Bitcoin's total market value has returned to the 8th position among global assets, with prices still oscillating at high levels. Off-market sentiment has shifted from panic to cautious optimism, more of an expectation of 'after a big drop, will there be a wave of recovery' rather than a confirmed new round of a major bull market.
KOLs (such as Banmuxia and others) have publicly emphasized that the probability of around 80,000 US dollars being the 'stage bottom' is increasing, but he has also repeatedly adjusted his own idea of the 'bottom' before. This kind of viewpoint seems more like finding anchor points for emotions, rather than being a trading signal that can be used for all-in bets.

Multiple Bitcoin-related companies continue to increase their holdings or make efforts: B HODL has bought 2 more BTC, raising its holdings to approximately 155 BTC, viewing Bitcoin as a long-term reserve asset, while also earning money through lightning network operations; these 'small Bitcoin treasury stocks' are quietly expanding.
Bitcoin media and conference giant BTC Inc has appointed Brandon Green as the new CEO, revealing that revenue for the first 9 months of this year is approximately $61.9 million, a year-on-year increase of about 140%. The continued expansion of Bitcoin Magazine and global conferences indicates that the 'content and conference business' surrounding BTC is developing rapidly in this cycle.

In the DeFi space, 1inch has released a report on a 'liquidity crisis': 80%-95% of the funds in mainstream DEX pools are actually idle, and many retail LPs not only fail to earn fees but also suffer overall losses due to impermanent loss; the Aqua protocol launched by 1inch attempts to serve multiple strategies with the same funds to improve capital efficiency.

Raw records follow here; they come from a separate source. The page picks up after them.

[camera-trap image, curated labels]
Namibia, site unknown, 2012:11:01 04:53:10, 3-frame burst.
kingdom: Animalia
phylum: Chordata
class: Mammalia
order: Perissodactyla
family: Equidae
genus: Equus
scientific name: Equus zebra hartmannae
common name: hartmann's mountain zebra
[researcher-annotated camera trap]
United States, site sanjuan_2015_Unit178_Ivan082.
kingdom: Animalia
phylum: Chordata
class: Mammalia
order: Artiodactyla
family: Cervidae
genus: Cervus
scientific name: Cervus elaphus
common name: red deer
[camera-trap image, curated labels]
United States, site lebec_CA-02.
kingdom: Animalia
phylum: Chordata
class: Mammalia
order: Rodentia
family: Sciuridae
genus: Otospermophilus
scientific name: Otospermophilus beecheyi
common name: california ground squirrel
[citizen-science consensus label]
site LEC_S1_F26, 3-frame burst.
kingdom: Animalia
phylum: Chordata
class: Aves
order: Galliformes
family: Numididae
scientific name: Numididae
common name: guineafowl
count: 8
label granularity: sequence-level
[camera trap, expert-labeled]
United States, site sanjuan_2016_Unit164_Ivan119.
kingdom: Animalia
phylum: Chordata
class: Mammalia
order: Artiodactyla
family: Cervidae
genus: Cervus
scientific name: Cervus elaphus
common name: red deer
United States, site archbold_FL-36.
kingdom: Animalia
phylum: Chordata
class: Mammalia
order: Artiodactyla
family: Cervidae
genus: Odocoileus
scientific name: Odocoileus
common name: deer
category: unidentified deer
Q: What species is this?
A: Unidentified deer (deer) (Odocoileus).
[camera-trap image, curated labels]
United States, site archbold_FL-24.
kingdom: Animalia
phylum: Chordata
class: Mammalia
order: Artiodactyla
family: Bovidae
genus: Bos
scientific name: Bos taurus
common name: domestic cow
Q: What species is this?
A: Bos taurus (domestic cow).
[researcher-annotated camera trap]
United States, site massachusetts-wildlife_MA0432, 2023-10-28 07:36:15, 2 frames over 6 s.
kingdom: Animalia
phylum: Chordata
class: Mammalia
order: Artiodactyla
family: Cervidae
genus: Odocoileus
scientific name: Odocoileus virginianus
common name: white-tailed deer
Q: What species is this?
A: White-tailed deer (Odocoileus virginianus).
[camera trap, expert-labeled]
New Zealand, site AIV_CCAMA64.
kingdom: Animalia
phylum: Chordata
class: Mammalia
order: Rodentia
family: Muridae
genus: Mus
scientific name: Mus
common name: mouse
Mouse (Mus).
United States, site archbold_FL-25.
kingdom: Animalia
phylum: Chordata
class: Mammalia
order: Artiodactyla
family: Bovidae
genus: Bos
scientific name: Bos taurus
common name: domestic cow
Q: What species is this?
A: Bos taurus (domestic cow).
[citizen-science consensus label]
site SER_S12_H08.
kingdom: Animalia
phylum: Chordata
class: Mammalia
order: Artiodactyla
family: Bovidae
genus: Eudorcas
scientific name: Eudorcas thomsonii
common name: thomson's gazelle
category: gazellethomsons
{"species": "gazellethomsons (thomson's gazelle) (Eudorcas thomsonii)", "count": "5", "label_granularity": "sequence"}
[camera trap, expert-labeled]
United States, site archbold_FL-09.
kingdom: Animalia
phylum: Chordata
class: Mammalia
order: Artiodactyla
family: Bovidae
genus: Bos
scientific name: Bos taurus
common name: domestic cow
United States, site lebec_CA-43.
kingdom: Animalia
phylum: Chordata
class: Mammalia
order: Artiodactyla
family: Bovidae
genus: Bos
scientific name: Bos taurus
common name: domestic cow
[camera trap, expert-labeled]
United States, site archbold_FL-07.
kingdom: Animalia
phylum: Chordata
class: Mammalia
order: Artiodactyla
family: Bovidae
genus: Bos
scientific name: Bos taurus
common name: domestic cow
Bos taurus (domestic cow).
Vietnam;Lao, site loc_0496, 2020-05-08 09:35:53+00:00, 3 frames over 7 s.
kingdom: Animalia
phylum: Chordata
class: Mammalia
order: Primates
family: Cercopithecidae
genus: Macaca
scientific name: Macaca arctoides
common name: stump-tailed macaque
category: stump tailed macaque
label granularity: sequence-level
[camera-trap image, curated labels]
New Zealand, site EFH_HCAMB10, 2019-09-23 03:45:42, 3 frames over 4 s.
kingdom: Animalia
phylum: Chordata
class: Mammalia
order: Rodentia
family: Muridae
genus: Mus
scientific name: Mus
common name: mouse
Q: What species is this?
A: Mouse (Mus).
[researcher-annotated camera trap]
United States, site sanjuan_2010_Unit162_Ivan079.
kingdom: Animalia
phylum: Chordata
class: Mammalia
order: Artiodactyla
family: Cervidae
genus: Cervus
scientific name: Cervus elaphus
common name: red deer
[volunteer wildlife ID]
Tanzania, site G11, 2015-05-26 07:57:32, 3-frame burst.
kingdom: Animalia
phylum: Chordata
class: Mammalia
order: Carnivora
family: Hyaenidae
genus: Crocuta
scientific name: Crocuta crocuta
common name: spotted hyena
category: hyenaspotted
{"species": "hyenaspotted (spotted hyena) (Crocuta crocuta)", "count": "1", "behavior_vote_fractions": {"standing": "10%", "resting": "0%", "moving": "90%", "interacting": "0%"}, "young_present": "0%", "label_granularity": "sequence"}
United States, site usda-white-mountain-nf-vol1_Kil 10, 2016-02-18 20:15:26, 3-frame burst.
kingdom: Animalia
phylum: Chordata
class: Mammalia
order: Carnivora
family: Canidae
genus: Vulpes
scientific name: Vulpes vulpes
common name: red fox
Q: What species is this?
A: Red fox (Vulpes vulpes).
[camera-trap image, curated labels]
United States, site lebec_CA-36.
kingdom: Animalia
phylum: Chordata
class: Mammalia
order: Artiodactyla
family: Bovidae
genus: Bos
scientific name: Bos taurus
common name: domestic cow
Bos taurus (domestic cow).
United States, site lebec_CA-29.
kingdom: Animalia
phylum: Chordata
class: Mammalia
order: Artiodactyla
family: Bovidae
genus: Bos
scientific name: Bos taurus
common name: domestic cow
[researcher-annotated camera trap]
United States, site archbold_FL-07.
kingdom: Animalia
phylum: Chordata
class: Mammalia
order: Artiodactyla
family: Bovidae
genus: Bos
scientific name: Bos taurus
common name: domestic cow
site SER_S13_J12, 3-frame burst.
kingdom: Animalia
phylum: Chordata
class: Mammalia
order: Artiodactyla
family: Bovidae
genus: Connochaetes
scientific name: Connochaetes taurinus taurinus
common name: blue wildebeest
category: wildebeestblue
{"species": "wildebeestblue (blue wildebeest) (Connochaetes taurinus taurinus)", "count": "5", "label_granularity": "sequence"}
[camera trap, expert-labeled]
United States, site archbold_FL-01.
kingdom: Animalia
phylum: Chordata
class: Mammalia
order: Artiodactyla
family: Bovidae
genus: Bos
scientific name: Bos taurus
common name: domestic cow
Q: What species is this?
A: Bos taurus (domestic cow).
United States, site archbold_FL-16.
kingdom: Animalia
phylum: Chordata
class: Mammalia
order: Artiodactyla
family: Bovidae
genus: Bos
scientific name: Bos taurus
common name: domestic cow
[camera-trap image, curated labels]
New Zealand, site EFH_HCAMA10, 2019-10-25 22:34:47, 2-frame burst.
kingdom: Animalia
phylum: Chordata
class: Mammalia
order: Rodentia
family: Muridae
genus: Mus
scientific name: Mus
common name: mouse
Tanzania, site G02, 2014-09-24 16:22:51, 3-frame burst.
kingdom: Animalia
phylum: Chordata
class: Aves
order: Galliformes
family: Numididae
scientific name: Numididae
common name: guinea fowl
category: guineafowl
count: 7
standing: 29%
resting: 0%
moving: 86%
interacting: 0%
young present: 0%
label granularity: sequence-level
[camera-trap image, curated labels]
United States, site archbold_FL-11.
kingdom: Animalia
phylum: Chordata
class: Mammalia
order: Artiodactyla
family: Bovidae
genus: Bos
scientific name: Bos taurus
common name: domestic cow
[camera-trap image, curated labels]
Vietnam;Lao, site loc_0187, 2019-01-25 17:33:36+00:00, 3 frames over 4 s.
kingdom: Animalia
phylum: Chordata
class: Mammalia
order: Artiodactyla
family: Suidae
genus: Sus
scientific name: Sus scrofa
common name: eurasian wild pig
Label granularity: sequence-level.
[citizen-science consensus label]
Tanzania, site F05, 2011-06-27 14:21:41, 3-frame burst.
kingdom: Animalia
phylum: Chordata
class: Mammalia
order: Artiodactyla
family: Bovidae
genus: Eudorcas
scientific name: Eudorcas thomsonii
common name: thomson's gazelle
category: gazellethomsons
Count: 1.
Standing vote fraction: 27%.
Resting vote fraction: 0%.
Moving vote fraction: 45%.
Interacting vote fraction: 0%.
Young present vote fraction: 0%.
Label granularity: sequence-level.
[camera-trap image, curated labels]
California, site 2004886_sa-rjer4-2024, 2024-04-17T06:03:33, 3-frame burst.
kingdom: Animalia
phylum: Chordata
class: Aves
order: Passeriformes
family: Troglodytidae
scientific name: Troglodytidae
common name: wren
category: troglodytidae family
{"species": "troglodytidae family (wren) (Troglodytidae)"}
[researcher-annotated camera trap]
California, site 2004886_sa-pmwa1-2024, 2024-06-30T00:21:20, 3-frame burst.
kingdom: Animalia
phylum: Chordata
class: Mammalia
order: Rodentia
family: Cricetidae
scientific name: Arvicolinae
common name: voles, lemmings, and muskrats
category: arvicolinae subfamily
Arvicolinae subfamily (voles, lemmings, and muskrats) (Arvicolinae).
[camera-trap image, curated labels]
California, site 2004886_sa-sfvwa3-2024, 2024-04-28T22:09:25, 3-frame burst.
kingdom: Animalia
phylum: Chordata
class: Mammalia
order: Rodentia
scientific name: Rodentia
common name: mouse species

The 1inch team wallet withdrew about 6.01 million 1INCH from Binance in the past several hours, once again 'supporting the floor'; however, based on historical experience, team withdrawals may indicate a long-term bullish outlook or be for other purposes. A single action is difficult to directly infer pricing conclusions and is more suitable as a sentiment reference.
A '1 in 180 million probability event' occurred in Bitcoin mining: an enthusiast with only 6 TH/s of computing power solo mined a block through the Solo CK mining pool, receiving approximately 3.146 BTC in rewards, worth about $260,000 at current market prices. This feels more like a 'lottery win' and reminds small miners that in today's high-computing environment, solo mining is more about sentiment than a stable business model. CoinDesk+1
XRP has been impacted by significant whale sell-offs, with nearly 200 million sold in the last 48 hours. Coupled with an overall market correction, the price has been pushed into the extremely oversold zone on technical indicators; at the same time, the newly launched XRP ETF is performing well, forming a structure of 'spot selling while institutions slowly buy'. Short-term volatility remains high, and retail investors looking to buy the dip need to be psychologically prepared for fluctuations.
Coinbase's derivatives business plans to launch 7×24 hours perpetual contracts with a 5-year expiration for a batch of altcoins such as SHIB, BCH, and DOGE, indicating that mainstream compliant exchanges are increasing their tool offerings for 'sentiment coins/established altcoins'. However, leveraged products themselves amplify volatility and liquidation risks, which may not be suitable for most novices.
A report analyzing Strategy (MSTR)'s Bitcoin balance sheet indicates that after this round of Bitcoin retracement, the company's overall holdings are close to breakeven. However, there is currently no immediate risk of liquidation or default. The real test will come in 18 months when convertible bonds mature; if the market remains depressed during that time, their refinancing costs may increase.
DeFi research also reminds us that currently about $12 billion of DeFi liquidity is in a 'lying flat' state, with more than half of retail LPs actually losing money. This structural issue is far more worthy of long-term attention than short-term price fluctuations.
Alpha and airdrop activities continue to be lively: various social games on the Sui chain and trading competitions are emerging, with thresholds including trading volume, points, and portfolio returns. The potential rewards and risks are both high, and it essentially remains a 'high-volatility gamble', more suitable as a small position experiment rather than a primary profit-making method.
Overall, today presents a combination of 'macro sentiment tightening + institutional slow positioning + high volatility speculation from retail investors'. The Bitcoin narrative has not fundamentally changed, but both short-term prices and sentiment are extreme.
Just a reminder: don't rush to go all in just because you see 'the bottom of the stage' or 'a great buying point'; timing and position are always more important than catching the lowest point.